Stop before patronizing a low performance of any description. Dog-fights, rat-baitings, cocking-mains, et al., are happily surreptitious now, but there are equally immoral exhibitions still in vogue to tempt the thoughtless and unwary.
Stop before seeking recreation in sensuous performances or spectacles. True, the ballet is often fascinating, but—Well, let the line be drawn sharply just after the ballet, at all events.
Stop before attempting either skating, bicycling, or horse-back exercise in public, as a gentle and graceful relaxation, when wholly inexperienced, if you would both corruscate and career.
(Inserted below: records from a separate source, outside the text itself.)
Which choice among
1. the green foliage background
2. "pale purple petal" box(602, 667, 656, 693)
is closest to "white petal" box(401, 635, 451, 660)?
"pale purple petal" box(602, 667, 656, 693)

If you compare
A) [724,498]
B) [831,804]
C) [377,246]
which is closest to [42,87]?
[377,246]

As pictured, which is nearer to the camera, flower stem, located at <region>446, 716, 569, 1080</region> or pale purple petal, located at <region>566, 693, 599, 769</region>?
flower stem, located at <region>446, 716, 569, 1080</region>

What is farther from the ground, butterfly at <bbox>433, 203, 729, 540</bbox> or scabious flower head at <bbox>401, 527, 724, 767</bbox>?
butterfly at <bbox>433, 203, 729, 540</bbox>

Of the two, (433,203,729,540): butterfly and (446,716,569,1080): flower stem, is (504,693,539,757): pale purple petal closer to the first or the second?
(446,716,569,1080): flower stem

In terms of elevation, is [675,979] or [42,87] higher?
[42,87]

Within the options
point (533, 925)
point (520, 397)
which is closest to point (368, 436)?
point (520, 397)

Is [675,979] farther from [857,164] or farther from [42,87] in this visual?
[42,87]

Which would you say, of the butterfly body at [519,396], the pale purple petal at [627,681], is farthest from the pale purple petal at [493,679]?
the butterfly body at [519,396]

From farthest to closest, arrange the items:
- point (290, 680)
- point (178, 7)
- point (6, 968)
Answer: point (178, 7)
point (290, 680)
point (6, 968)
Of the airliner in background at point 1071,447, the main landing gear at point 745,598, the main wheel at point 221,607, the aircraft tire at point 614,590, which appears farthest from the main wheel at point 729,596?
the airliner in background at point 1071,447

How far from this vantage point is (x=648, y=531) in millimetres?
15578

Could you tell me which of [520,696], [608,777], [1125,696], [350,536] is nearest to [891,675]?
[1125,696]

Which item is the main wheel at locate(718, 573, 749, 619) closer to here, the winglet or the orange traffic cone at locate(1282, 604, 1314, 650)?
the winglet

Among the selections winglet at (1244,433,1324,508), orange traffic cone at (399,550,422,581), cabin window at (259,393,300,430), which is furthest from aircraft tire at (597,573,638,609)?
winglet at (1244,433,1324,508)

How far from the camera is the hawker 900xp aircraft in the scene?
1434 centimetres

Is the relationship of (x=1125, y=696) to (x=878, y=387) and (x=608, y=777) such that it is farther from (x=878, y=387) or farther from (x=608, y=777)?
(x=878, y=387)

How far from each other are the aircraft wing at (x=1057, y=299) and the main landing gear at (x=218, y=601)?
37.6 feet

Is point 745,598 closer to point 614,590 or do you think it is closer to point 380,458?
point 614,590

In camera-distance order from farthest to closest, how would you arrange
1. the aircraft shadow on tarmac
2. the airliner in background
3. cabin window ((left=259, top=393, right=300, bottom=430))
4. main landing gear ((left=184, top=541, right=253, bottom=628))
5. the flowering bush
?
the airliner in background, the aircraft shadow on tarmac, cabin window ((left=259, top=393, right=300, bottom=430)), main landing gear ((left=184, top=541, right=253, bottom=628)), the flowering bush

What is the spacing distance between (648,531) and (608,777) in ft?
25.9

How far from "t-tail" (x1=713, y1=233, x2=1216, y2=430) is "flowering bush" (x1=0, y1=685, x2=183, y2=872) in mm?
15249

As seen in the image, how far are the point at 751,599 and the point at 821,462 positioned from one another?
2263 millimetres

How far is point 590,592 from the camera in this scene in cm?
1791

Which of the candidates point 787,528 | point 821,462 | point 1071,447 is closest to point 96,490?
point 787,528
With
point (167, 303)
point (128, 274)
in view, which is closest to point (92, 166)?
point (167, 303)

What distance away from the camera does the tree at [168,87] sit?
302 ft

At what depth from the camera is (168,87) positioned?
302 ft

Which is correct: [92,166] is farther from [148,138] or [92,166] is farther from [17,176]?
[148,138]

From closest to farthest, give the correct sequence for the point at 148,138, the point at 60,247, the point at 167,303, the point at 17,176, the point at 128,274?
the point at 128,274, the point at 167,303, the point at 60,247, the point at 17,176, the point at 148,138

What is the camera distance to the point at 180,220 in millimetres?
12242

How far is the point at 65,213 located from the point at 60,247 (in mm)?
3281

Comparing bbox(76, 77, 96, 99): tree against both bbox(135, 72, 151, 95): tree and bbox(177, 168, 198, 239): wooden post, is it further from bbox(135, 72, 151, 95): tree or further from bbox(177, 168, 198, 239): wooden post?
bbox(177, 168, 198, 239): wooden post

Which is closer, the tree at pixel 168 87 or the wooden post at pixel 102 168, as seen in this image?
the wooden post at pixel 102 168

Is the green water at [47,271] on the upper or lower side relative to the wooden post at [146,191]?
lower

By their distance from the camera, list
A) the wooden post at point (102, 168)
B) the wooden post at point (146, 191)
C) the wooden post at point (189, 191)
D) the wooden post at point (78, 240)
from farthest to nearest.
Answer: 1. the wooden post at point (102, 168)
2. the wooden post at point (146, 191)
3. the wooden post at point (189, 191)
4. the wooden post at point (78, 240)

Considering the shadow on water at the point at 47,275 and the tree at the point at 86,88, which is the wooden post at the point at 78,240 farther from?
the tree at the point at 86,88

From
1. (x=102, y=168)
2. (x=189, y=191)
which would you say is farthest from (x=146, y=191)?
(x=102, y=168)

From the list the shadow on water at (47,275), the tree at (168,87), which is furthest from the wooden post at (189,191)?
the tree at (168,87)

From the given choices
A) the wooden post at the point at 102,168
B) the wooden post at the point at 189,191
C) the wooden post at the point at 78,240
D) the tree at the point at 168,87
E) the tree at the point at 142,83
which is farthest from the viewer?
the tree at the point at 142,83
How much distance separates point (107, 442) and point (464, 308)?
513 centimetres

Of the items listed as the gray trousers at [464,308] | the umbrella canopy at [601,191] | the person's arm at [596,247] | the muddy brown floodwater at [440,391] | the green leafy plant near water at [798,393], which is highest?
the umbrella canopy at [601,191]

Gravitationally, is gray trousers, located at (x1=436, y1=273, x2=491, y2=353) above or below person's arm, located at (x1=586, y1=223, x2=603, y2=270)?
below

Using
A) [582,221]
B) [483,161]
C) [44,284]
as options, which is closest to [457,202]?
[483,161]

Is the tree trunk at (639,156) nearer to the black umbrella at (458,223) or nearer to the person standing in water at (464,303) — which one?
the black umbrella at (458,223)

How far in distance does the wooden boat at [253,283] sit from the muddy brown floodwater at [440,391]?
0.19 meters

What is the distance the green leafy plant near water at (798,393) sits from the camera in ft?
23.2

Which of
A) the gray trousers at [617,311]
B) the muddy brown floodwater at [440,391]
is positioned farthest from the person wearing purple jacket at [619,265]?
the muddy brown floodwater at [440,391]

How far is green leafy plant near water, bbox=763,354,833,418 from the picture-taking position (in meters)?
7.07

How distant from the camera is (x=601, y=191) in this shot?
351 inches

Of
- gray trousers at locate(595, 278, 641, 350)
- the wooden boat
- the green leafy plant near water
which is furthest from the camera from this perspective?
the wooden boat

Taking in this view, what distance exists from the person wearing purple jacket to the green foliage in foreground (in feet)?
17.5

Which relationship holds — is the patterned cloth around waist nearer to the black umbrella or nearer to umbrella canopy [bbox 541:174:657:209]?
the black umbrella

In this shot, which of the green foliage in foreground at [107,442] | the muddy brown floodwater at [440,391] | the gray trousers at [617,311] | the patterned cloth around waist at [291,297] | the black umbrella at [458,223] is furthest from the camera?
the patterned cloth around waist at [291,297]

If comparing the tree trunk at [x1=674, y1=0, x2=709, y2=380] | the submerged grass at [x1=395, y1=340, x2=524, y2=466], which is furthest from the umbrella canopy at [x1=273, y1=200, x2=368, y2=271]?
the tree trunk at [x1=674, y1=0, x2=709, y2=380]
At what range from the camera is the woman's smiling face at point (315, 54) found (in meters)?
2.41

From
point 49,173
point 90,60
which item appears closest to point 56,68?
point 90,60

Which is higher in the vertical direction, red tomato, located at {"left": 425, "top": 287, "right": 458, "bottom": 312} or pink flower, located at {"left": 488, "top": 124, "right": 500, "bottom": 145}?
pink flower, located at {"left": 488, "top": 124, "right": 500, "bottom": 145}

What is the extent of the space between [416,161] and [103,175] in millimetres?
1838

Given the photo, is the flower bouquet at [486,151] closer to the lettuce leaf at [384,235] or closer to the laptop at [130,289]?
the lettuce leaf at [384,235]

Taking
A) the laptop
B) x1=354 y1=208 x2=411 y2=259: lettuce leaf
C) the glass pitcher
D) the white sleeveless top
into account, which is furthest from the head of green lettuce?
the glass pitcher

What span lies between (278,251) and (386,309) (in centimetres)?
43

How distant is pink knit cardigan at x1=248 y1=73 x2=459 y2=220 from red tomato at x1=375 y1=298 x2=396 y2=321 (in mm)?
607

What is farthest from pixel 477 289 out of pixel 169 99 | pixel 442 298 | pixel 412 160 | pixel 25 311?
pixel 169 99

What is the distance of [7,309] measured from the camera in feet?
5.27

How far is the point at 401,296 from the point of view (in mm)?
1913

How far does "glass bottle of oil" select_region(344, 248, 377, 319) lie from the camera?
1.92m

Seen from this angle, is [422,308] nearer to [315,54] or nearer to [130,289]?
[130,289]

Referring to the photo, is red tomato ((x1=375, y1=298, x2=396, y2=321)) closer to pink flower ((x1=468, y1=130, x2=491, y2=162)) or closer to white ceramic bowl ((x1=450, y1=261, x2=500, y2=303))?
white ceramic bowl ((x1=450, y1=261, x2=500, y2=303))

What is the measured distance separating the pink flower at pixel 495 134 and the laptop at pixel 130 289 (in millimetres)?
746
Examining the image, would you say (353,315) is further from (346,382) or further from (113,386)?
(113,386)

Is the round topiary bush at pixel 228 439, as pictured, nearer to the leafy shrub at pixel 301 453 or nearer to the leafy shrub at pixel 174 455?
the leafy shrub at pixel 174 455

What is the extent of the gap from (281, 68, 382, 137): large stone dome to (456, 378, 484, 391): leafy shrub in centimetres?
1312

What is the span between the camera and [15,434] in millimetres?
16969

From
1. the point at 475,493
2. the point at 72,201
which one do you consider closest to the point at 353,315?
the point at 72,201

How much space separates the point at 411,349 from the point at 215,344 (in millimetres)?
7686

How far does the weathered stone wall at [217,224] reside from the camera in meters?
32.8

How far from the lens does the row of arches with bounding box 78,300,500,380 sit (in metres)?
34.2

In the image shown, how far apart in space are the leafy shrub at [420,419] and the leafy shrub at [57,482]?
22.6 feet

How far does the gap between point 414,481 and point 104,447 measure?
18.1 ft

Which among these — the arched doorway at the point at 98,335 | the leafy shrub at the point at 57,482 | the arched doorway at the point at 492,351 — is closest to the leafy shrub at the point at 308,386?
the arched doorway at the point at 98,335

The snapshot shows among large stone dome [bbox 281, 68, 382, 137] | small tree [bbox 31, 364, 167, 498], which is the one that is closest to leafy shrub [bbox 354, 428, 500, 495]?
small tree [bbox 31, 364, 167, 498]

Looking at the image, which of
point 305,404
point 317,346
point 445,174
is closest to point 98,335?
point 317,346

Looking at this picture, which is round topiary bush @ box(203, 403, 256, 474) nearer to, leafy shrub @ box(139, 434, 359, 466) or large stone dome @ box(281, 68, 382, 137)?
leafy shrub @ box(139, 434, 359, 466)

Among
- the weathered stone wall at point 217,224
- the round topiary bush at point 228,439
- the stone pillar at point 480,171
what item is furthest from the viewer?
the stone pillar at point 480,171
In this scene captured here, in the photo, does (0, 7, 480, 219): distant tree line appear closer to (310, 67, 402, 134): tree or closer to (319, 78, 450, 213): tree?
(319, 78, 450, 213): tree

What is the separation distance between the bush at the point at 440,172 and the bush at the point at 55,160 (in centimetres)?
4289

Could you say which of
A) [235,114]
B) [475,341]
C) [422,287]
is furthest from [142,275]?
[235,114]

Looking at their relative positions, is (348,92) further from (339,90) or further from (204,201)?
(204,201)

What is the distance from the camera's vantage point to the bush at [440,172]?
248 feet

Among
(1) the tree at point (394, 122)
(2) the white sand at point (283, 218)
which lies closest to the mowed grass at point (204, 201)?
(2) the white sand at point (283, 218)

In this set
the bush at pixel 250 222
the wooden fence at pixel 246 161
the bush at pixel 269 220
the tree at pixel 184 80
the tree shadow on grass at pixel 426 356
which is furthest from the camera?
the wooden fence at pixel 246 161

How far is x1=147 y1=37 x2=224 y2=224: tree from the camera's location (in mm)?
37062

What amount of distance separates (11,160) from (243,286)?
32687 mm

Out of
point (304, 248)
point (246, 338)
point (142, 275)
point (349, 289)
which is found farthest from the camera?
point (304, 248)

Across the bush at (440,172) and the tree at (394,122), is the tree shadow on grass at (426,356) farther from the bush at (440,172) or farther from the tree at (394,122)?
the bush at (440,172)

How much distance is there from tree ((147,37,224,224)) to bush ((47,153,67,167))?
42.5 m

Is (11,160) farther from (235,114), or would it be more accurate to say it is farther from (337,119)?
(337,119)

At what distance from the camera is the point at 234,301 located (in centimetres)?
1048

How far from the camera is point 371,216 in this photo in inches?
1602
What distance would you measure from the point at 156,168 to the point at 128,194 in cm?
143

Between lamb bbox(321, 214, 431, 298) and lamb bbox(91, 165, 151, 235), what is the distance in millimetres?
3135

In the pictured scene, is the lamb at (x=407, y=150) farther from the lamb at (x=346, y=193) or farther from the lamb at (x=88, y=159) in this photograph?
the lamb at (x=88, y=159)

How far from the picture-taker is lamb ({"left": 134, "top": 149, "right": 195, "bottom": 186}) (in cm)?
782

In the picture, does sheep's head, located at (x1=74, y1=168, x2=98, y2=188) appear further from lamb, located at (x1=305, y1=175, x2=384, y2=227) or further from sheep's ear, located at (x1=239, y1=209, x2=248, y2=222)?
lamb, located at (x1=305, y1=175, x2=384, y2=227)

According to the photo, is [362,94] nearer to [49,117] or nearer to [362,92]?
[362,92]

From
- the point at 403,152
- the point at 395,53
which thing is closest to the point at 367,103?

Stop before making a specialty of any kind of recreation that is beyond your means. Otherwise, you may not infrequently exclaim, with Hamlet, “For O, for O, the hobby-horse is forgot!”
Stop at the yawning abyss of resorting to opium, or any similar drug, as a relief from care. As the alcoholic habit has been likened to an enchantress, a circean witch, so the opium habit is a dream-woman, the sorceress of a phantom realm, elysian at first, but changing at last into a horror-haunted sphere that appals the spirit while it tortures and consumes the frame.
Stop before applying yourself to excessive gymnastics as a relaxation, if a horse-car conductor or a letter-carrier. Variety is the spice of life.
Stop, if engaged in wholly intellectual pursuits, before reading dry and statistical books, such as Patent Reports, as a pleasing and hilarious change.
Stop before joining a club with whose objects you are unfamiliar. To find yourself unawares, for instance, in the bosom of a hoodlum coterie when in search of Christian refinement, or unexpectedly affiliated with a Bible society when thirsting for roaring and convivial companionship, would be alike uncongenial.
Stop before seeking recreation in travel, if without money. True, commercial drummers and tramps have attained some success in this field, but neither the talents of the one class nor the methods of the other are to be cordially recommended.
Stop before indulging in the rougher athletic sports for which you are physically unqualified. Study your capacities well—take in the entire athletic range, from jackstraws to Indian clubs, from the bean-bag to foot-ball—and discriminate for all you are worth.